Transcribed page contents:
********
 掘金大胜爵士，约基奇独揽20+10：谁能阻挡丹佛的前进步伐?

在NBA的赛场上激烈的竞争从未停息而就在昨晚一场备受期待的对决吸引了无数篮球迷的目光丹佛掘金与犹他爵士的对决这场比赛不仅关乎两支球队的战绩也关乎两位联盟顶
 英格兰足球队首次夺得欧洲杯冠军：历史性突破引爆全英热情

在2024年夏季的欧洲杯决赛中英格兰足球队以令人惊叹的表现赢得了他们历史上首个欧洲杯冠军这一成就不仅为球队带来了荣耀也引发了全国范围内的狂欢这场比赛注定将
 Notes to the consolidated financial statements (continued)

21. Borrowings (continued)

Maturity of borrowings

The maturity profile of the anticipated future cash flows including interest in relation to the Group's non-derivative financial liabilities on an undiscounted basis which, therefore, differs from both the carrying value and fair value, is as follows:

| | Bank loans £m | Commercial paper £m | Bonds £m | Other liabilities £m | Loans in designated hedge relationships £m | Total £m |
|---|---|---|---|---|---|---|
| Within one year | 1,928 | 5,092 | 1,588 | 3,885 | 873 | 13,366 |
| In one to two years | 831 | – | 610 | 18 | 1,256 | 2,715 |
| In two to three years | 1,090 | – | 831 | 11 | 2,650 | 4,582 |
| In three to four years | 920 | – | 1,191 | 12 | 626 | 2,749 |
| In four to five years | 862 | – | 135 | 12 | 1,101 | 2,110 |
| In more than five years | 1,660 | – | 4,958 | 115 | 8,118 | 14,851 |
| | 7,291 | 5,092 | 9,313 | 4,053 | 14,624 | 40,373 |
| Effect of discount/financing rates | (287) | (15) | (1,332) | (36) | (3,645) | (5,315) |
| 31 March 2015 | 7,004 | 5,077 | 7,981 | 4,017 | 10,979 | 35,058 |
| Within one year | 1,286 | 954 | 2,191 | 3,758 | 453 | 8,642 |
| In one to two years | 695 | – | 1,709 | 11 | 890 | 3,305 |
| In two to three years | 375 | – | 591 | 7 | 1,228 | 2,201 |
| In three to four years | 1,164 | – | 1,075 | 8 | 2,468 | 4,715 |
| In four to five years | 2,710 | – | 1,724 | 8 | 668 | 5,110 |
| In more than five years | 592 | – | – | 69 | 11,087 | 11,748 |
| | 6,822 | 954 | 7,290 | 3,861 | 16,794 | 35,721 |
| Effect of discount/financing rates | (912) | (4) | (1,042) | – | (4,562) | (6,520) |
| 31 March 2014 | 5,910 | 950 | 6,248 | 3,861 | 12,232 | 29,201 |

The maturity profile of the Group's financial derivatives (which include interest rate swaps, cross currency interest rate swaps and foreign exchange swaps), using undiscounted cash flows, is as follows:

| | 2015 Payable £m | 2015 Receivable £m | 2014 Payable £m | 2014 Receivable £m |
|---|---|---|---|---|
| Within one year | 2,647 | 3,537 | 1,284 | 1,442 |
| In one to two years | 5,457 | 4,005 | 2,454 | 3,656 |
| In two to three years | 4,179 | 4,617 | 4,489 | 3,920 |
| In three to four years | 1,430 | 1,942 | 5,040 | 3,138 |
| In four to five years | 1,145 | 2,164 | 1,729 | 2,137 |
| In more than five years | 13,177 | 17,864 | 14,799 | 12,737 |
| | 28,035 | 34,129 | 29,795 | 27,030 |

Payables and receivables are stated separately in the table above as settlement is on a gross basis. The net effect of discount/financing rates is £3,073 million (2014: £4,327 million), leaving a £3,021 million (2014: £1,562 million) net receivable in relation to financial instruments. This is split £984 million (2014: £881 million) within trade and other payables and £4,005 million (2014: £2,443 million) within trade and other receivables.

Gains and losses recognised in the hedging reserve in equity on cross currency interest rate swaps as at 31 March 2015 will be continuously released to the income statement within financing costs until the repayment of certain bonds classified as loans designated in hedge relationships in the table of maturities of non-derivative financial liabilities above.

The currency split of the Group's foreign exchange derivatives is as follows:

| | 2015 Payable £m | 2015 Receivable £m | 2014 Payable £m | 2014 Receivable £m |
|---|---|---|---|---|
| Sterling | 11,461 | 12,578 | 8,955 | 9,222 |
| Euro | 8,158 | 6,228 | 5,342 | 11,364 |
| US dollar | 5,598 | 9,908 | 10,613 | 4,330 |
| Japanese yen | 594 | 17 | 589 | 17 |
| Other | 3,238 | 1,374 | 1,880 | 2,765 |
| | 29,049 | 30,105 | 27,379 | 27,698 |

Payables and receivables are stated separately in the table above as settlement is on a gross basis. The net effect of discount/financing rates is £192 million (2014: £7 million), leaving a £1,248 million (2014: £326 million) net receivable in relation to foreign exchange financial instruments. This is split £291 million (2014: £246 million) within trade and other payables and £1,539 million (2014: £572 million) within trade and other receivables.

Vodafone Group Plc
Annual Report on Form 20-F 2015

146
********
§ Work to complete
Above are the records. Copy the lines beginning at the one that has "14,624 | 40,373 |" and ending with the one that has "29,795 | 27,030 |", unchanged.

§ Output
| | 7,291 | 5,092 | 9,313 | 4,053 | 14,624 | 40,373 |
| Effect of discount/financing rates | (287) | (15) | (1,332) | (36) | (3,645) | (5,315) |
| 31 March 2015 | 7,004 | 5,077 | 7,981 | 4,017 | 10,979 | 35,058 |
| Within one year | 1,286 | 954 | 2,191 | 3,758 | 453 | 8,642 |
| In one to two years | 695 | – | 1,709 | 11 | 890 | 3,305 |
| In two to three years | 375 | – | 591 | 7 | 1,228 | 2,201 |
| In three to four years | 1,164 | – | 1,075 | 8 | 2,468 | 4,715 |
| In four to five years | 2,710 | – | 1,724 | 8 | 668 | 5,110 |
| In more than five years | 592 | – | – | 69 | 11,087 | 11,748 |
| | 6,822 | 954 | 7,290 | 3,861 | 16,794 | 35,721 |
| Effect of discount/financing rates | (912) | (4) | (1,042) | – | (4,562) | (6,520) |
| 31 March 2014 | 5,910 | 950 | 6,248 | 3,861 | 12,232 | 29,201 |

The maturity profile of the Group's financial derivatives (which include interest rate swaps, cross currency interest rate swaps and foreign exchange swaps), using undiscounted cash flows, is as follows:

| | 2015 Payable £m | 2015 Receivable £m | 2014 Payable £m | 2014 Receivable £m |
|---|---|---|---|---|
| Within one year | 2,647 | 3,537 | 1,284 | 1,442 |
| In one to two years | 5,457 | 4,005 | 2,454 | 3,656 |
| In two to three years | 4,179 | 4,617 | 4,489 | 3,920 |
| In three to four years | 1,430 | 1,942 | 5,040 | 3,138 |
| In four to five years | 1,145 | 2,164 | 1,729 | 2,137 |
| In more than five years | 13,177 | 17,864 | 14,799 | 12,737 |
| | 28,035 | 34,129 | 29,795 | 27,030 |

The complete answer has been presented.